Ihug-Force anything but a done deal

Ihug and Force Corporation go into today still unsure of whether Force shareholders will approve their planned merger.

Ihug and Force Corporation go into today still unsure of whether Force shareholders will approve their planned merger.

Shareholders are to vote today on the reverse takeover of Ihug by the listed property and entertainment company Force to create the new entity, Ihug Networks.

The Nasdaq's horror week last week - capped by a record 9.67% drop on Friday - may make Force shareholders even more wary of entering the tech sector than they were.

On Friday, Christchurch-based EstarOnline cited the parlous state of the Nasdaq as one reason for its decision to withdraw its submission to list locally even though it had raised the $10 million it had been aiming for. Local e-commerce and IT related shares such as Advantage Group, Strathmore Group, IT Capital, Beauty Direct all slid last week.

Also on Friday, Ihug's erstwhile partner Sky Television and its new ally, Telecom, gave notice that Ihug will not have the TV-telephony convergence model to itself. The pair announced the trial of a "one-stop shop" allowing consumers to buy digital TV, telephony and Internet services as a single package.

Telecom will be the customer contact point for what spokesman Mark Ratcliffe describes as "a step toward the day when the actual technology delivering these services converges." When the nationwide trial starts Telecom will take orders, provide customer support and generate a single bill for both its own and Sky's services.

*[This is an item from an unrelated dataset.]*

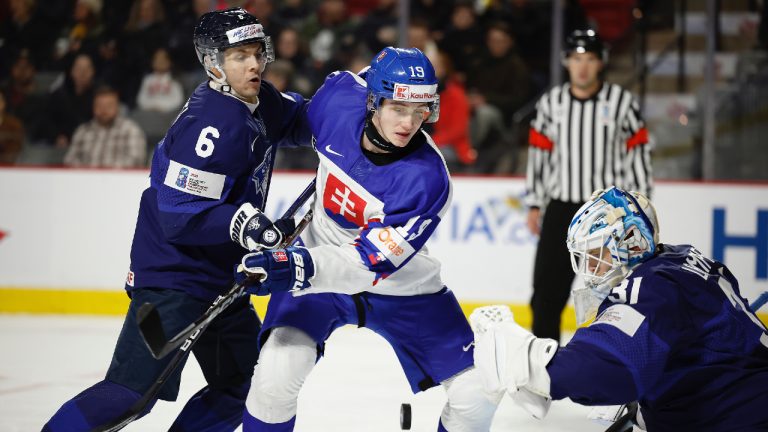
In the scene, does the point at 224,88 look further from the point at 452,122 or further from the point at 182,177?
the point at 452,122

The move comes in the wake of Telecom's purchase of a stake in INL which in turn is a shareholder in Sky. Both INL and Sky are controlled by Rupert Murdoch's News Corporation.

The Ihug-Force proposal, unveiled on February 8, would see the issue of 210 million Force Corporation shares for 100% of Ihug. The deal was struck at a price of 57 cents per Force share and ascribes a value of $120 million (or around $1000 per subscriber) to Ihug. Force shares, which originally rose strongly on the news, closed last week at 60 cents, down 10 cents on the week's trading.

With their price premium evaporating, Force shareholders may cool on the deal. The Disney family vehicle Shamrock Investments, which holds a minority stake in Force, is understood to have voiced misgivings about the proposal.

If the proposal is approved, it is likely to be followed by a major acquisition announcement. But even if it isn't, it may not mean a great change for the Ihug strategy. Tappenden Holdings (the Alan Gibbs and Trevor Farmer investment vehicle whose 10% stake in the current Ihug business was announced on the same day as the Force proposal) appears to be taking a close and active interest in the ISP and will be providing advice on the company's new e-mmediate Internet-based dispatch service.

One motivation for Ihug in seeking a backdoor listing via Force was to make it easier for offshore interests to invest in it, and such investments could proceed on a private basis.

If the proposal is approved, Ihug founders Nick, Tim and John Wood will together hold a 47% share of the new entity. Tappenden will hold 6% of Ihug Networks, and other interests, including Ihug director Bart Kindt and an employee share trust, 4%.

Chairman of the merged company is to be former executive director of Lion Nathan, Mike Smith. The other directors of the company will be Nick Wood and Tim Wood from Ihug; Peter Francis, Mike Daniel and Derek Presland who are existing directors of Force; and Tappenden representative Rob Campbell.

Ihug's CEO Nick Wood will continue as CEO of the Internet operations and Presland will continue as CEO of the Force operations while a long-term management structure is put in place.

Meanwhile, unlisted public company EstarOnline, the owner of the e-tailer CDStar, will resume trading on the secondary board - suspended because of its IPO - after it has returned the capital it has raised to investors.

EstarOnline CEO Matthew Darby says the company was faced last week with the choice of proceeding with or withdrawing its IPO.

"It's a tough call when you have $10 million sitting there and you know you can use it but it wouldn't have been prudent with these market conditions. We wouldn't have been getting the best value."

Darby says the company may return to an IPO in a few months' time but couldn't give any firm indication as to when because of the uncertainty of the market.